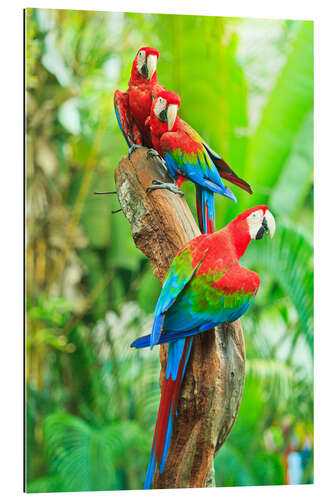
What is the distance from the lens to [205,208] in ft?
9.45

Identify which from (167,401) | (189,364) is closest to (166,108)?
(189,364)

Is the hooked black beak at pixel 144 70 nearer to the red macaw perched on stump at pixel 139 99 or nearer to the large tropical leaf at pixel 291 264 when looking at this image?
the red macaw perched on stump at pixel 139 99

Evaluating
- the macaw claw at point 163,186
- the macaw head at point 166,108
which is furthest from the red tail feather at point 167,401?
the macaw head at point 166,108

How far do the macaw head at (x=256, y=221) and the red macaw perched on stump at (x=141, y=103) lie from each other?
26cm

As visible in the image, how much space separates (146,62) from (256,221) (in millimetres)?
742

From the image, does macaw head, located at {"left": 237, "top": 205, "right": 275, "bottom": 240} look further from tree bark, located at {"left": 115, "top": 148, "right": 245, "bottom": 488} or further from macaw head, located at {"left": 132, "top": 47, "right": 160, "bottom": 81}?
macaw head, located at {"left": 132, "top": 47, "right": 160, "bottom": 81}

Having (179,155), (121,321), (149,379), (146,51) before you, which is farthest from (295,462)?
(146,51)

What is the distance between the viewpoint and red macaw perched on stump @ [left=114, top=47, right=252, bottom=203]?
2.86m

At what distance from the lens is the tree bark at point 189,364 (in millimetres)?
2697

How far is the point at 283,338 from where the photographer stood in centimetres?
334

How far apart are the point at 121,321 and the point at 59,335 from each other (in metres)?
0.26

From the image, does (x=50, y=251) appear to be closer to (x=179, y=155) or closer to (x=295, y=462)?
(x=179, y=155)

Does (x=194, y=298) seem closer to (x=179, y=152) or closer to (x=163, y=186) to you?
(x=163, y=186)

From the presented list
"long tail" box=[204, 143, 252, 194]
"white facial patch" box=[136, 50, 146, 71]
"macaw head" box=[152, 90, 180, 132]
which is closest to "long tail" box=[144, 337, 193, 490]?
"long tail" box=[204, 143, 252, 194]
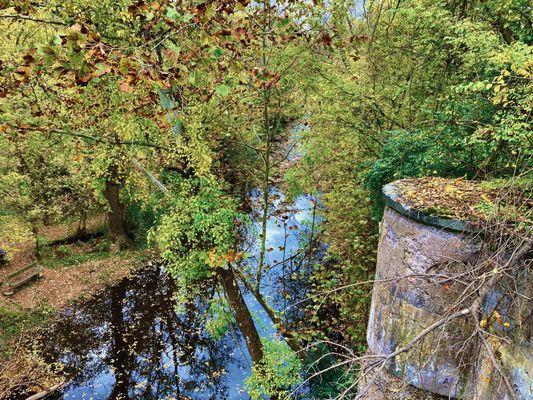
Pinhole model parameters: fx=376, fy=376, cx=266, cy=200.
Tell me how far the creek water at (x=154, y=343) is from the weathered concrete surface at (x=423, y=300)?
16.2 feet

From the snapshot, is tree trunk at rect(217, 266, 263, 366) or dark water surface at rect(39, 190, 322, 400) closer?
tree trunk at rect(217, 266, 263, 366)

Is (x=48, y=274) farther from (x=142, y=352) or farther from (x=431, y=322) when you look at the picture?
(x=431, y=322)

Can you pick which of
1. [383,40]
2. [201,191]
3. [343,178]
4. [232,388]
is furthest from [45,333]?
[383,40]

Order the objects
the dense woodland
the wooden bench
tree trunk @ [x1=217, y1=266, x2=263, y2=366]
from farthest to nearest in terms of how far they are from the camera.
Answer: the wooden bench → tree trunk @ [x1=217, y1=266, x2=263, y2=366] → the dense woodland

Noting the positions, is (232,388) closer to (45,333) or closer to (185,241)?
(185,241)

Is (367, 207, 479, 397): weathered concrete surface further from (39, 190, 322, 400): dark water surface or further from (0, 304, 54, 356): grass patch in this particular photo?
(0, 304, 54, 356): grass patch

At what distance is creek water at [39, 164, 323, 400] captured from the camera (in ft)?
34.5

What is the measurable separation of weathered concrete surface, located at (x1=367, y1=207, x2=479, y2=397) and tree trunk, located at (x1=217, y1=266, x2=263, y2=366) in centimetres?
422

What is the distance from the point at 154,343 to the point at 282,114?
8178mm

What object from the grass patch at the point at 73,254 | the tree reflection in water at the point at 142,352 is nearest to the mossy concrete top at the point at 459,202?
the tree reflection in water at the point at 142,352

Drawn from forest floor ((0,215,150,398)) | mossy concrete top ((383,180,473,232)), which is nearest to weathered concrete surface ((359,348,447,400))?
mossy concrete top ((383,180,473,232))

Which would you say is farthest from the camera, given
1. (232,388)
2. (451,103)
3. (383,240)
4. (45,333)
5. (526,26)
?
(45,333)

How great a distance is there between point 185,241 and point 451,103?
627 centimetres

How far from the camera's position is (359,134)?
31.8 feet
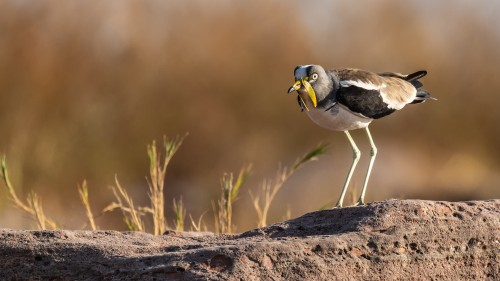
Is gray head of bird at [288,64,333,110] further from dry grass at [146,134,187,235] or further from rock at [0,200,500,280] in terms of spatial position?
dry grass at [146,134,187,235]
+ + + + +
■ **WHAT THIS TASK INVOLVES**:
Swap every "tree bark" for "tree trunk" in all the items above and write out the lines again with nothing else changed, leaving out the pictures.

■ **EXPECTED ANSWER**:
What is the distance from the lens to [205,208] in ft?
9.45

Identify which from (167,401) | (189,364) is closest to (166,108)?
(189,364)

Is the hooked black beak at pixel 144 70 nearer to the red macaw perched on stump at pixel 139 99 or nearer to the large tropical leaf at pixel 291 264 when looking at this image?
the red macaw perched on stump at pixel 139 99

Evaluating
- the macaw claw at point 163,186
- the macaw head at point 166,108
which is furthest from the red tail feather at point 167,401?
the macaw head at point 166,108

How far do the macaw head at (x=256, y=221) and the red macaw perched on stump at (x=141, y=103) lie from each other?
26cm

As visible in the image, how much space separates (146,62) from (256,221) (in millimetres)?
742

From the image, does macaw head, located at {"left": 237, "top": 205, "right": 275, "bottom": 240} look further from tree trunk, located at {"left": 115, "top": 148, "right": 245, "bottom": 488} or further from macaw head, located at {"left": 132, "top": 47, "right": 160, "bottom": 81}?
macaw head, located at {"left": 132, "top": 47, "right": 160, "bottom": 81}

Having (179,155), (121,321), (149,379), (146,51) before you, which is farthest from (295,462)?
(146,51)

What is the distance between the viewpoint and red macaw perched on stump @ [left=114, top=47, right=252, bottom=203]?
2.86m

At what distance from the lens is the tree trunk at point 189,364 (in millimetres)?
2697

How far is the point at 283,338 from where the photographer stood in centimetres?
334

How far apart are the point at 121,321 and the point at 59,335 from each other (in metres)?
0.26

From the image, does (x=50, y=251) appear to be closer to (x=179, y=155) or closer to (x=295, y=462)?
(x=179, y=155)

Does (x=194, y=298) seem closer to (x=179, y=152) or closer to (x=163, y=186) to you?
(x=163, y=186)

From the presented list
"long tail" box=[204, 143, 252, 194]
"white facial patch" box=[136, 50, 146, 71]
"macaw head" box=[152, 90, 180, 132]
which is closest to "long tail" box=[144, 337, 193, 490]?
"long tail" box=[204, 143, 252, 194]
Pinhole model parameters: fx=376, fy=376, cx=266, cy=200.
Tell me how far the creek water at (x=154, y=343) is from the weathered concrete surface at (x=423, y=300)?
16.2 feet

From the snapshot, is tree trunk at rect(217, 266, 263, 366) or dark water surface at rect(39, 190, 322, 400) closer?
tree trunk at rect(217, 266, 263, 366)

Is (x=48, y=274) farther from (x=142, y=352) or farther from (x=431, y=322) when you look at the picture?
(x=431, y=322)

Can you pick which of
1. [383,40]
2. [201,191]
3. [343,178]
4. [232,388]
is furthest from [45,333]?
[383,40]

Order the objects
the dense woodland
the wooden bench
tree trunk @ [x1=217, y1=266, x2=263, y2=366]
from farthest to nearest in terms of how far they are from the camera.
Answer: the wooden bench → tree trunk @ [x1=217, y1=266, x2=263, y2=366] → the dense woodland

Noting the positions, is (232,388) closer to (45,333) or closer to (185,241)?
(185,241)

Is (367, 207, 479, 397): weathered concrete surface further from (39, 190, 322, 400): dark water surface or further from (0, 304, 54, 356): grass patch in this particular photo?
(0, 304, 54, 356): grass patch

At what distance is creek water at [39, 164, 323, 400] captured from the camera (in ft)?
34.5

What is the measurable separation of weathered concrete surface, located at (x1=367, y1=207, x2=479, y2=397) and tree trunk, located at (x1=217, y1=266, x2=263, y2=366) in centimetres?
422

What is the distance from the point at 154,343 to the point at 282,114?
8178mm

What object from the grass patch at the point at 73,254 | the tree reflection in water at the point at 142,352 is nearest to the mossy concrete top at the point at 459,202?
the tree reflection in water at the point at 142,352

Drawn from forest floor ((0,215,150,398)) | mossy concrete top ((383,180,473,232)), which is nearest to weathered concrete surface ((359,348,447,400))?
mossy concrete top ((383,180,473,232))

Which would you say is farthest from the camera, given
1. (232,388)
2. (451,103)
3. (383,240)
4. (45,333)
5. (526,26)
?
(45,333)

How great a distance is there between point 185,241 and point 451,103?
627 centimetres

How far from the camera's position is (359,134)?
31.8 feet
Is gray head of bird at [288,64,333,110] further from dry grass at [146,134,187,235] or further from rock at [0,200,500,280] in terms of spatial position?
dry grass at [146,134,187,235]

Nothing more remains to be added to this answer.